Exercise details: Rewrite the lines below with "camera" swapped for "viewer" wherever it occurs, changing nothing else.

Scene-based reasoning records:
begin
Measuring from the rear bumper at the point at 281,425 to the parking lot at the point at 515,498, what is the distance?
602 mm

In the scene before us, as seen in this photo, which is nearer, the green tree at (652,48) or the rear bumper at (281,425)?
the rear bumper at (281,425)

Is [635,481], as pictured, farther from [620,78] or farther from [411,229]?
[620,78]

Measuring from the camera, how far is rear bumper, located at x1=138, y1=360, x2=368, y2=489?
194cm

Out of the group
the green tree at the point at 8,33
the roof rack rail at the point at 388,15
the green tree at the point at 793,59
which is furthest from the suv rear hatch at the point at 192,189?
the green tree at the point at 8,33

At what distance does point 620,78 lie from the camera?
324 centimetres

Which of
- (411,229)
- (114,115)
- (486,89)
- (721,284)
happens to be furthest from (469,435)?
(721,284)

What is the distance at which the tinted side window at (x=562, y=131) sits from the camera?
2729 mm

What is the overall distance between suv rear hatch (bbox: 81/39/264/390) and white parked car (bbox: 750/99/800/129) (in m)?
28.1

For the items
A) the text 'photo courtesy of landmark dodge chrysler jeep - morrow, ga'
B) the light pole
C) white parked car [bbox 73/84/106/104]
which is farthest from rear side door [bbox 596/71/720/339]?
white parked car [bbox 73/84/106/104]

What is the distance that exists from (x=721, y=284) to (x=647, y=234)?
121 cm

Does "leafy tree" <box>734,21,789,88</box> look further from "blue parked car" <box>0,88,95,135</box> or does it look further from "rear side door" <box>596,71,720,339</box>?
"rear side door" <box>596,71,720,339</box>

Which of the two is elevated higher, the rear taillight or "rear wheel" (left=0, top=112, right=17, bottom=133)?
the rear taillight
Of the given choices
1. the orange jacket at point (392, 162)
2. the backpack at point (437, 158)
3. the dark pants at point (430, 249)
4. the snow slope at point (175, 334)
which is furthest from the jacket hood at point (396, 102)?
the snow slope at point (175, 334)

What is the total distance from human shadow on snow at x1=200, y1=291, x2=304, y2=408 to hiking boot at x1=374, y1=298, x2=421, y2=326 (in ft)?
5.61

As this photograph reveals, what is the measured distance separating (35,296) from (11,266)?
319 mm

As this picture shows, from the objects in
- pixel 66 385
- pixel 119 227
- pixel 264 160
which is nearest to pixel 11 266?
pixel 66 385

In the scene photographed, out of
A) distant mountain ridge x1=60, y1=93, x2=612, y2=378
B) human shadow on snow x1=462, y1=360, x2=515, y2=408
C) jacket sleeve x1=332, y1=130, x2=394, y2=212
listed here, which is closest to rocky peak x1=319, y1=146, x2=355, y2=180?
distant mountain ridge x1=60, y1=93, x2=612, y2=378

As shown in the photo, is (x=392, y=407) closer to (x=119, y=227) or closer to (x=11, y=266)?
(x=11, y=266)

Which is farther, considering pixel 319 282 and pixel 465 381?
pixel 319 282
end
Answer below:
Measuring from the rear bumper at the point at 281,425 to the parking lot at the point at 515,498, what is the distance?
602 mm

In the scene before us, as seen in this photo, which is nearer, the green tree at (652,48) or the rear bumper at (281,425)?
the rear bumper at (281,425)

Is [635,481], as pictured, farther from [620,78] or farther from [411,229]?
[620,78]

Measuring from the viewer, how far is rear bumper, located at x1=138, y1=360, x2=368, y2=489?
194cm

Out of the group
the green tree at the point at 8,33
the roof rack rail at the point at 388,15
the green tree at the point at 793,59
which is furthest from the suv rear hatch at the point at 192,189?
the green tree at the point at 8,33

At what distance does point 620,78 lie from the viewer?
324 centimetres

Which of
- (411,229)
- (114,115)
- (486,89)
- (721,284)
happens to be furthest from (469,435)?
(721,284)

What is the distance at which the tinted side window at (x=562, y=131) sits from the viewer?
2729 mm

What is the overall distance between suv rear hatch (bbox: 81/39/264/390) and white parked car (bbox: 750/99/800/129) (in m)?
28.1

For the items
A) the text 'photo courtesy of landmark dodge chrysler jeep - morrow, ga'
B) the light pole
C) white parked car [bbox 73/84/106/104]
which is farthest from rear side door [bbox 596/71/720/339]?
white parked car [bbox 73/84/106/104]

What is the distance that exists from (x=721, y=284) to (x=647, y=234)?
121 cm

Does "leafy tree" <box>734,21,789,88</box> look further from "blue parked car" <box>0,88,95,135</box> or does it look further from "rear side door" <box>596,71,720,339</box>?
"rear side door" <box>596,71,720,339</box>

Which of the two is elevated higher, the rear taillight or "rear wheel" (left=0, top=112, right=17, bottom=133)?
the rear taillight
Of the given choices
1. the orange jacket at point (392, 162)
2. the backpack at point (437, 158)
3. the dark pants at point (430, 249)
4. the snow slope at point (175, 334)
which is furthest from the jacket hood at point (396, 102)?
the snow slope at point (175, 334)

What is the total distance from human shadow on snow at x1=200, y1=291, x2=304, y2=408 to hiking boot at x1=374, y1=298, x2=421, y2=326 (in ft)?
5.61

As this photograph reveals, what is the measured distance separating (35,296) from (11,266)?
319 mm

As this picture shows, from the objects in
- pixel 66 385
- pixel 119 227
- pixel 264 160
which is nearest to pixel 11 266?
pixel 66 385

In the scene photographed, out of
A) distant mountain ridge x1=60, y1=93, x2=612, y2=378
B) human shadow on snow x1=462, y1=360, x2=515, y2=408
C) jacket sleeve x1=332, y1=130, x2=394, y2=212
listed here, which is closest to rocky peak x1=319, y1=146, x2=355, y2=180?
distant mountain ridge x1=60, y1=93, x2=612, y2=378

As shown in the photo, is (x=392, y=407) closer to (x=119, y=227) or closer to (x=11, y=266)?
(x=11, y=266)

Which is farther, considering pixel 319 282 and pixel 465 381?
pixel 319 282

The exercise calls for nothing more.